Per poter garantire il finanziamento, l’economia dovrebbe quindi crescere percentualmente in misura maggiore rispetto al numero di quanti percepiscono le rendite: tale scenario appare però poco verosimile.

swissinfo: Stando ai sondaggi, l’iniziativa pare avere buone possibilità di essere accettata…

G. B.: È tutto da vedere. La maggioranza degli attuali pensionati voterà sicuramente contro l’iniziativa. Si tratta di una reazione osservabile in votazioni analoghe: vi è infatti il timore che le rendite possano essere messe in pericolo dall’aumento del numero di beneficiari.

swissinfo, Gerhard Lob
(traduzione e adattamento: Andrea Clementi)

Nato nel 1968 in Ticino, Giuliano Bonoli si è laureato in scienze politiche all’Università di Ginevra.

All’inizio degli anni Novanta si è trasferito in Inghilterra, dove ha frequentato gli atenei di Leeds e del Kent, conseguendo un dottorato.

Rientrato in Svizzera, ha lavorato all’Università di Friburgo ed oggi è titolare della cattedra di politiche sociali all’Istituto superiore di studi in amministrazione pubblica (IDHEAP) di Losanna. Insegna inoltre all’Istituto europeo dell’Università di Basilea.

Le ricerche di Giuliano Bonoli si sono concentrate in particolare sul ruolo dello Stato sociale in diversi paesi europei, ricerche con le quali si è fatto conoscere a livello europeo e mondiale.

A inizio 2008 gli è stato conferito il Premio Latsis per i suoi studi comparativi sul ruolo dello stato sociale.
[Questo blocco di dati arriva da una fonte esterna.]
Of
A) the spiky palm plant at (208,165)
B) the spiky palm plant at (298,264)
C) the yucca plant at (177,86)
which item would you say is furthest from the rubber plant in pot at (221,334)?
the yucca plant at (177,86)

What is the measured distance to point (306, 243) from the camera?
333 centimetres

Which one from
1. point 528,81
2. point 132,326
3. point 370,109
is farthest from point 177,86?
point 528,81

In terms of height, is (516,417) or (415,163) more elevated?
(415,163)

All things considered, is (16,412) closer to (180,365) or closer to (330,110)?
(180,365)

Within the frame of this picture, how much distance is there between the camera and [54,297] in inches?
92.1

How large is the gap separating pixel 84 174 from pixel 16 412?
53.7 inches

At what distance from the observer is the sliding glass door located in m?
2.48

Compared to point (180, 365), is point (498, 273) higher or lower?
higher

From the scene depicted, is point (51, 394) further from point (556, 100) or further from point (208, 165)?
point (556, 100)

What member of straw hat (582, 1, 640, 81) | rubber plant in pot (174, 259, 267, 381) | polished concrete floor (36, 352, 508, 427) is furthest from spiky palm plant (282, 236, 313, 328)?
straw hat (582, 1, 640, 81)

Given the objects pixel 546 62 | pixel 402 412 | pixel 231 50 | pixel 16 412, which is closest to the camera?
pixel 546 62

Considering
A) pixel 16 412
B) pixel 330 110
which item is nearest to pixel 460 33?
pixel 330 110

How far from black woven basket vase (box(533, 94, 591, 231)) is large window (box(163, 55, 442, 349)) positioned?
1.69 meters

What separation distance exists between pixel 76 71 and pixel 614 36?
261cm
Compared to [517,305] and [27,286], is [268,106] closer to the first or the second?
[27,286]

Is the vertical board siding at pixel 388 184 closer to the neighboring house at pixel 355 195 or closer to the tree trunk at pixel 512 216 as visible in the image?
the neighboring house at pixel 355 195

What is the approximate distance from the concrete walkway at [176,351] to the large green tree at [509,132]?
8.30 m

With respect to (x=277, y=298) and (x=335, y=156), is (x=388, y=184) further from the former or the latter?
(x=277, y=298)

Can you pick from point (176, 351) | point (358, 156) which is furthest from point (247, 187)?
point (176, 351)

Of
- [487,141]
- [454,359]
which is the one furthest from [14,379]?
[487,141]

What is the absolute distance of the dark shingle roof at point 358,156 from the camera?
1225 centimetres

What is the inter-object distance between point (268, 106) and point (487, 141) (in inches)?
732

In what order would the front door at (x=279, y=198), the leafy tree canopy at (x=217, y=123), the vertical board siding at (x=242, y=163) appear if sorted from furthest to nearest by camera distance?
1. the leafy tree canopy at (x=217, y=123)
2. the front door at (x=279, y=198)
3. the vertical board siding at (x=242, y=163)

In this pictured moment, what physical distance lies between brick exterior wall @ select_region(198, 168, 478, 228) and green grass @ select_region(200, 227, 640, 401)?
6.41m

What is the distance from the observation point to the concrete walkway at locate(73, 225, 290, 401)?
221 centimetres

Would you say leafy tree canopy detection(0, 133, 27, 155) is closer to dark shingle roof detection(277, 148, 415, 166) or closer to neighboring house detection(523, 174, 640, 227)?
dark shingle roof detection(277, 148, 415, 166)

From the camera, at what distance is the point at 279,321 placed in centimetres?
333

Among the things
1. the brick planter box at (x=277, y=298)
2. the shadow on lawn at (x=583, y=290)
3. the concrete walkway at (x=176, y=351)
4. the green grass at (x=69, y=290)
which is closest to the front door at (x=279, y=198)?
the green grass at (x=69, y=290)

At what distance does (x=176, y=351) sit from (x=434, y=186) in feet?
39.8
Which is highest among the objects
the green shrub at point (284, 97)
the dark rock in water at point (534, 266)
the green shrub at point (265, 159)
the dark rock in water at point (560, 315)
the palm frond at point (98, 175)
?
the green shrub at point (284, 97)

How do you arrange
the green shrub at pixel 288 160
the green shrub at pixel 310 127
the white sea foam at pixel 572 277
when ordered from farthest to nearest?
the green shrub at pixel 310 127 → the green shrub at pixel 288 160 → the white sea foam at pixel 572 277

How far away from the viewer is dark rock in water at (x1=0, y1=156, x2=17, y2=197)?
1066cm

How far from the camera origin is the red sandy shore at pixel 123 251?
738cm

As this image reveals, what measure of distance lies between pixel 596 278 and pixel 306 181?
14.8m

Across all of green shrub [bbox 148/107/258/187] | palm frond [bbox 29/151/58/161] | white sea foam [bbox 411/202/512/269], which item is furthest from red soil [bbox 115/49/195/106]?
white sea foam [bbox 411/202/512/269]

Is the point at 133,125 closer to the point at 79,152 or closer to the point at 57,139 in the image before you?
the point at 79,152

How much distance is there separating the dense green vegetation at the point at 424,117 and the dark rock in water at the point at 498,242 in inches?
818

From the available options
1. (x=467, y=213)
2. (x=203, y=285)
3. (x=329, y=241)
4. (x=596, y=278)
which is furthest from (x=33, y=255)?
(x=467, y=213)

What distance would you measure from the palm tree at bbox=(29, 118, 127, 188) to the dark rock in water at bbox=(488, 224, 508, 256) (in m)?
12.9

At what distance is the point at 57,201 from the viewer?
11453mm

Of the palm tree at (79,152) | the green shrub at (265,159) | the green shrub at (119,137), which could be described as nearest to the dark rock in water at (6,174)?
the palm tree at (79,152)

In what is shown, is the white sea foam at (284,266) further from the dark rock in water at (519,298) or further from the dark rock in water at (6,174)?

La Costituzione federale del 18 aprile 1999 è modificata come segue:

Art. 112 cpv. 2 lett. e (nuova)

e. chi ha cessato l’attività lucrativa ha diritto a una rendita di vecchiaia al compimento dei 62 anni. La legge disciplina il diritto alla rendita in caso di abbandono parziale dell’attività lucrativa. La legge fissa una franchigia per i bassi redditi da attività lucrativa.

La rendita riscossa prima dell’età incondizionata di pensionamento non è ridotta se il reddito da attività lucrativa dell’assicurato era inferiore al 150 per cento del reddito massimo considerato per il calcolo della rendita AVS. Il diritto incondizionato alla rendita di vecchiaia sorge il più tardi con il compimento dei 65 anni.